■ **SHORT PROBLEM**
Reproduce, word for word, everything from the line containing "How far from" down to the end of the data.

Items from a data source
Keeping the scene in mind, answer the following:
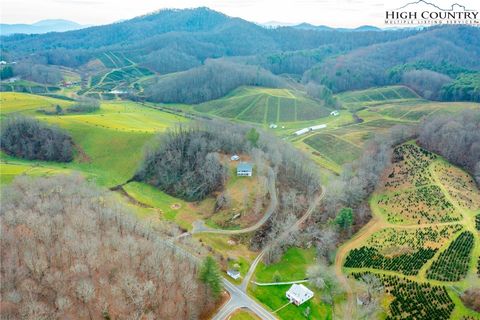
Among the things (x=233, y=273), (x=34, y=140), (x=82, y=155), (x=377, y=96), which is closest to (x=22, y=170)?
(x=82, y=155)

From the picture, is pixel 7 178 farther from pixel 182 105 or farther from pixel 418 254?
pixel 182 105

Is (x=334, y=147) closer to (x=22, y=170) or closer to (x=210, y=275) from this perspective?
(x=210, y=275)

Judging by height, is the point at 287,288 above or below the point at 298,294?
below

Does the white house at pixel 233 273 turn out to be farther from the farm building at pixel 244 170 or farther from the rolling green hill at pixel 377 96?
the rolling green hill at pixel 377 96

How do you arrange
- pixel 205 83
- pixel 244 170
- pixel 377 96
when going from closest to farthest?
pixel 244 170 < pixel 377 96 < pixel 205 83

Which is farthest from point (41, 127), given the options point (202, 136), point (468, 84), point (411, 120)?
point (468, 84)

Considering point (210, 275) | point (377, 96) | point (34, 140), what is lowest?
point (210, 275)

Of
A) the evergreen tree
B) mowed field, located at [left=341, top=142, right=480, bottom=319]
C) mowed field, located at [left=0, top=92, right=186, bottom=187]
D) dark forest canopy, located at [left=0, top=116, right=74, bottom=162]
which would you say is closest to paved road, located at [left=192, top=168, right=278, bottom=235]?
mowed field, located at [left=341, top=142, right=480, bottom=319]
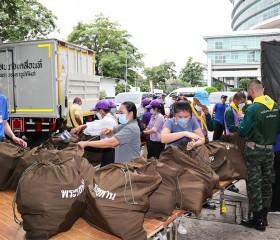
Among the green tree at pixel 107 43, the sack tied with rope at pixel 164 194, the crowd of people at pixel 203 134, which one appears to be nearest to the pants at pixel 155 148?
the crowd of people at pixel 203 134

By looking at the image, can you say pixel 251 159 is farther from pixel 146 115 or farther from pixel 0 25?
pixel 0 25

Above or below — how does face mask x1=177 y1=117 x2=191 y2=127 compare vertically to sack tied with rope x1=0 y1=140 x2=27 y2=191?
above

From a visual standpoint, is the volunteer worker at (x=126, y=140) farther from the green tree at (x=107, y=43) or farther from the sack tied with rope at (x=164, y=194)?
the green tree at (x=107, y=43)

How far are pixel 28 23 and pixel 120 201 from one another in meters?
13.3

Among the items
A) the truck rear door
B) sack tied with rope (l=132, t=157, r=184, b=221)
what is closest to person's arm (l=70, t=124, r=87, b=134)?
sack tied with rope (l=132, t=157, r=184, b=221)

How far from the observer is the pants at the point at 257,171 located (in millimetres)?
4074

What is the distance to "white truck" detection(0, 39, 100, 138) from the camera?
8047 millimetres

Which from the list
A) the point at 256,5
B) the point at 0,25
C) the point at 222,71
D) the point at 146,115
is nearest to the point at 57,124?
the point at 146,115

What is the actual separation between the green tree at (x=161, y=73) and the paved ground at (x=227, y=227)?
61748 millimetres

■ **TASK RESULT**
How far from the observer is the pants at the point at 257,171 located (in millimetres)?
4074

What is the distance to "white truck" detection(0, 39, 100, 138) from the camera?
8047 millimetres

Which from the list
A) the point at 256,5
B) the point at 0,25
C) the point at 222,71
D) the point at 146,115
is nearest to the point at 57,124?
the point at 146,115

What is the actual separation between the green tree at (x=161, y=73) and the paved ground at (x=227, y=227)?
61748 millimetres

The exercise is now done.